REQUIRED TASKS →
A – Using the Mars vaccine text, answer the following:
(i) How long might the colony have to wait for vaccine relief?
(ii) How many doses fit in 0.5 tons?
(iii) What mass ratio does a 2-ton payload on a Centaur SEC stage give?
B – Extend the Mars vaccine text with the next few sentences, picking up after its last line.
*** GIVEN TEXT
A fascinating scenario by @cstross got me thinking: https://www.antipope.org/charlie/blog-static/2021/01/covid-on-mars.html
How would a plausible Mars colony in 2070 handle an epidemic? It would be a very densely populated area with closed loop air supply that might have to wait 15 months for the vaccine relief...
But is that really the case?
Vaccines are lightweight, especially if you just supply a liquid dose and a disposable needle. Total 20 grams, perhaps 50 grams with packaging. 10,000 doses fit in 0.5 tons. Put that in an aerobraking capsule with chutes and it might add up to 2 tons.
Small payload on big booster gives a lot of deltaV, enough for an accelerated trip to Mars outside of optimal transfer windows.
2 tons on top of a Centaur SEC stage gives us a mass ratio of 5.9, so deltaV becomes 7.83 km/s (starting in Low Earth Orbit).
******
*** STORED DATA
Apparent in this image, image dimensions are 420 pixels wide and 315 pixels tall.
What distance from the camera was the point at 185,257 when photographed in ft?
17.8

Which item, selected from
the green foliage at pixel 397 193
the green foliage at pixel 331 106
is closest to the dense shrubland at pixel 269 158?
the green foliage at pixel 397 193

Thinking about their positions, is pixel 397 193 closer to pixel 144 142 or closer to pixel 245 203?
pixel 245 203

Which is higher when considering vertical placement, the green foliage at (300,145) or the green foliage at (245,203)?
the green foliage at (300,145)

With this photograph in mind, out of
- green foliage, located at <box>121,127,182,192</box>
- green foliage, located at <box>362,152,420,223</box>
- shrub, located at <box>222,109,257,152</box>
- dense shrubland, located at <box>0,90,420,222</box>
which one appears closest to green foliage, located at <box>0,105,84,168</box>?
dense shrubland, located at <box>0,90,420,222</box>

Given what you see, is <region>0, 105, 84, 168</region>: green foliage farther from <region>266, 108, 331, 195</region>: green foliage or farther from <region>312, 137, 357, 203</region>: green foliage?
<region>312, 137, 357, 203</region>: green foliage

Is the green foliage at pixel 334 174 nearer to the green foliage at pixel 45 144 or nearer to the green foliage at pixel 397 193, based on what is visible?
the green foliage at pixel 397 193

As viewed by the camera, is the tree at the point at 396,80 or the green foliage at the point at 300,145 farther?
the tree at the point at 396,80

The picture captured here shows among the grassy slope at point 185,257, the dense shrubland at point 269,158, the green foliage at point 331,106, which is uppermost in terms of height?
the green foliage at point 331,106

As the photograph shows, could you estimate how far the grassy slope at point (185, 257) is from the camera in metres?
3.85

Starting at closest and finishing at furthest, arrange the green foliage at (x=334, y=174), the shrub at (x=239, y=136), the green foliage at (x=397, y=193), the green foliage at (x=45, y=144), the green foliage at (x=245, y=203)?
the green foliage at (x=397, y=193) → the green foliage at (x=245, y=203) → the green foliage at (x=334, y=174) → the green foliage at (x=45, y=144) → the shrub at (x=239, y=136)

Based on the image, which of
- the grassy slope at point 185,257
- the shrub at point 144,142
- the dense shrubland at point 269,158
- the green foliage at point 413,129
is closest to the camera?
******
ANSWERS BY ITEM →
A –
(i) 15 months
(ii) 10,000 doses
(iii) 5.9

B –
That allows travel times as low as 2 months inside the optimal window, or six month trips even +/- 4 months outside the optimal window.

The downside to these trajectories is that the capsule comes screaming in at 15km/s, compared to the usual 6-7 km/s.
Verdict:
It's possible to pay for a high energy accelerated trajectory mission to Mars to deliver urgent, lightweight payloads.
This cost of this mission would be something like $10,000/dose, but that's with an expensive launcher like the Atlas V.